In the case of Herefordshire Council, just saying that 3000 tonnes of stuff put out for recycling had to go to landfill, because it was contaminated, does not paint a complete picture. We need to know whether 3000 tonnes is a big number or a small number (h/t More or Less). In practice, the 3000 tonnes of recyclables redirected to landfill represents less than 10% of the total recyclable material collected.
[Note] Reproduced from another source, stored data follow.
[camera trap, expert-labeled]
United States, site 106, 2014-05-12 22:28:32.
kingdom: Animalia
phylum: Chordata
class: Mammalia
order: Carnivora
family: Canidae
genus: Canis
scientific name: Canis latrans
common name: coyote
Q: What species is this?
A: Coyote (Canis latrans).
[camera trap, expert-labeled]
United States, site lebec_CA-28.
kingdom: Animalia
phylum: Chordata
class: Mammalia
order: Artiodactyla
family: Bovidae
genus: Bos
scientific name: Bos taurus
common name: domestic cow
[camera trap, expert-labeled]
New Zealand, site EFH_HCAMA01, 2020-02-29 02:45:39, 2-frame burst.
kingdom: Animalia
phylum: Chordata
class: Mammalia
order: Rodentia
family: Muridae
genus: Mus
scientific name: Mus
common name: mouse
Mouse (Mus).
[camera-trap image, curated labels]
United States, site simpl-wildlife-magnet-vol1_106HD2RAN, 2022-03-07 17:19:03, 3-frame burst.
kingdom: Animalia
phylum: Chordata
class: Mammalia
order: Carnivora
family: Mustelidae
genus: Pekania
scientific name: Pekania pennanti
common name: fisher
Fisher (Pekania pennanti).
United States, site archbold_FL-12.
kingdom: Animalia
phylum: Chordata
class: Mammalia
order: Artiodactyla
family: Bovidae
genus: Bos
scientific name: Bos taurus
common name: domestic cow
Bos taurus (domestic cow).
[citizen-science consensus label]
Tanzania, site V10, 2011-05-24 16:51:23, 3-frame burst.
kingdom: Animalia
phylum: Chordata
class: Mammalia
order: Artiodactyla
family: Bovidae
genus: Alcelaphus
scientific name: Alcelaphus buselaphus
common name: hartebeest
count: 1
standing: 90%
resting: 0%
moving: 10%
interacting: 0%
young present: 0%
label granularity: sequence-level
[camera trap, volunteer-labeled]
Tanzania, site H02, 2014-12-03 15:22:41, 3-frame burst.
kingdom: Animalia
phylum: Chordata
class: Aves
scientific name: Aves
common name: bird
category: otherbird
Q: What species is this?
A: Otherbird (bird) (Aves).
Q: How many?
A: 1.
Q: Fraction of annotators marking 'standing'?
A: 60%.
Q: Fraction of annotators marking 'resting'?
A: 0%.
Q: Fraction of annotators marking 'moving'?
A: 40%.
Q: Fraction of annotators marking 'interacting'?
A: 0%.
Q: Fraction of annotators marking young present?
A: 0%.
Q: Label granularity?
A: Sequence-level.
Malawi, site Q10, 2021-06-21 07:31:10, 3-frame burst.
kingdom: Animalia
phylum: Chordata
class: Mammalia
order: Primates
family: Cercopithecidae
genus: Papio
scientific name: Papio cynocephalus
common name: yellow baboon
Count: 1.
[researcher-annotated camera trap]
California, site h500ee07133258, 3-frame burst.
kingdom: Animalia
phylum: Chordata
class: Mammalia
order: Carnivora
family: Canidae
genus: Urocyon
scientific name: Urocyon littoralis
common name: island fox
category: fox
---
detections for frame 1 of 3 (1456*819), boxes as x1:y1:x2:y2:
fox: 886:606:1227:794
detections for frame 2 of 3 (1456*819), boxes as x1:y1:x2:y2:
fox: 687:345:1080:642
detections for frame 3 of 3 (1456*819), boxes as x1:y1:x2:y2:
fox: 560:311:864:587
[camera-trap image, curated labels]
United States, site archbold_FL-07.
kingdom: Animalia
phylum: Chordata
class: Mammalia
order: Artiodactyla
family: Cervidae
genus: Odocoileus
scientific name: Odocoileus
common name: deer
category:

We should still do everything we can to reduce the amount sent to landfill but a <10% wastage does not seem that great, considering Herefordshire operates a one-bin recycling scheme for glass, plastic, paper/cardboard, tins/cans.
I submitted a FoI request to Herefordshire Council on April 27th asking for more up-to-date data on waste/recycling tonnages because their website only reported upto 2018-19. I received a reply on 4th May containing the information I requested and a note to say the Council's website had been updated - I'm going to take credit for that update!
- decrease in paper and card recycling - surprising considering increase in Amazon deliveries but, perhaps, fewer newspapers and magazines bought
- increase in glass recycling (wine, beer and cider bottles?)
- increase in plastic recycling - more supermarket shopping?
- decrease in metal recycling - people drinking wine and spirits instead of tinned lager, coke?
- drop in green waste recycling - a bit of a surprise that one as you might expect an uptake in gardening activities during lockdowns. Maybe more people composted at home though I wouldn't bet on that!